We don’t recommend people try and open the traps below sinks and clean them out themselves. We’ve been called in too many times to rescue DIYers who got stuck halfway through the job, or who were unable to reattach the trap tightly enough to prevent leaks. Save yourself some grief and call a licensed master plumber.
Whatever you do, please don’t use Drano or other harsh chemicals. They don’t just attack organic buildup, they attack pipes too. Drano weakens pipes and can lead to leaks if used often enough.
3. Dirty Garbage Disposal
While the convenience of a garbage disposal a great, its possible for food is caught in the disposal blades and rotting food which may be why your kitchen sink drain smells. This can be caused by not running enough water each time you put food down the sink, or by dumping a lot of food all at once.
Cleaning it out with coarse salt, ice cubes, cold water and lemon peels may fix the smelly sink. If it doesn’t, your disposal may need to be replaced.
4. Clogged Vent
Ottawa building codes make sure there’s at least one main vent of at least four inches in diameter where all fixtures are vented. This allows for the air in the piping to “vent,” so the water can move through the pipe freely. If the vent is clogged, it can slow the water from draining properly and then sewer gases can move into your kitchen and house.

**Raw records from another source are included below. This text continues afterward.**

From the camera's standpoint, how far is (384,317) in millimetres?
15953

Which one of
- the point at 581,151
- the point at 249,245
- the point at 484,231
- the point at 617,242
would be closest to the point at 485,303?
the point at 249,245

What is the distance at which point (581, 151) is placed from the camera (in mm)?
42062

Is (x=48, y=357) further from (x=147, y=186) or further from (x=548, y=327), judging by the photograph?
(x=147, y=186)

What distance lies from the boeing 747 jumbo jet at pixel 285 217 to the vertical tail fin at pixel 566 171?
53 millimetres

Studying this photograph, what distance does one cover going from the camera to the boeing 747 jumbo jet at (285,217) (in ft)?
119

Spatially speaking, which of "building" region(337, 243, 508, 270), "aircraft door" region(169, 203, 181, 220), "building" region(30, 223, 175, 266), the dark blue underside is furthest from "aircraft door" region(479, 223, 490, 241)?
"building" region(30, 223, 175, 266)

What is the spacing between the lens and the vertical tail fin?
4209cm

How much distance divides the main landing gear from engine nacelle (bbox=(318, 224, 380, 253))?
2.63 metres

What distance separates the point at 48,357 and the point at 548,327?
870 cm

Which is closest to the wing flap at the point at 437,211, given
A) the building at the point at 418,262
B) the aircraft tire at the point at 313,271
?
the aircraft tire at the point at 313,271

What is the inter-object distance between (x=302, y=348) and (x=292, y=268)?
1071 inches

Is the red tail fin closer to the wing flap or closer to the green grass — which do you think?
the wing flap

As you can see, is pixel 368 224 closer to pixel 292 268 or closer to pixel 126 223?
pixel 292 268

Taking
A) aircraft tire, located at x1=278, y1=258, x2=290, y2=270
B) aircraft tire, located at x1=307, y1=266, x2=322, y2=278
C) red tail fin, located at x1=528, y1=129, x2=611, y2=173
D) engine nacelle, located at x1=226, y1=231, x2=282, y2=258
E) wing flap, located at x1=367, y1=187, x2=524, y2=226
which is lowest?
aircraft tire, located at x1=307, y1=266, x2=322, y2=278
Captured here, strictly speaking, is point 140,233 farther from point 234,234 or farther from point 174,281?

A blocked vent can also create a vacuum in the piping. If large enough, it can suck water from the traps which then allows sewer gasses to enter the home through a dry trap.
5. Unused Drain
As we mentioned, your sink drain smells when it hasn’t been used in a while, this is typically because of a dry p trap. The p trap is a part of your plumbing system that holds water and the base of the curve in order to keep the nasty smell away. However, if it hasn’t been used in a while, the water in the p trap will evaporate and you suddenly don’t have protection from your smelly sink drains. If your home is very old, you may not have a p trap at all- though that would be noticeable quickly.
Similarly, if you have food particles building up in the pipes or organic matter such as hair, soap, shampoo, and other stuff you typically wash down your sink drain- when it dries up it’s not long before you have a stinky sink on your hands. If this is the case, your smelly drain is well on its way to becoming a clogged drain, especially if you are hearing some gurgling when running water.
6. Not All Bacteria Are Bad
Germophobes may not like this idea, but your home’s plumbing actually benefits from some bacteria, just like your body uses some bacteria to help you digest food. As mentioned above, these bacteria digest the organic slime that builds up in the pipes and actually do you a favour.
If you’re looking for a natural way to help the process along, BioOne is a natural drain treatment that adds non-smelly bacteria to your drain. They go to work eating all the gunk in there, and keep your drains clear. Best of all BioOne doesn’t damage your plumbing. A capful in each drain every month will keep them free of buildup, as long as you’re not putting too much hair or food down the drain.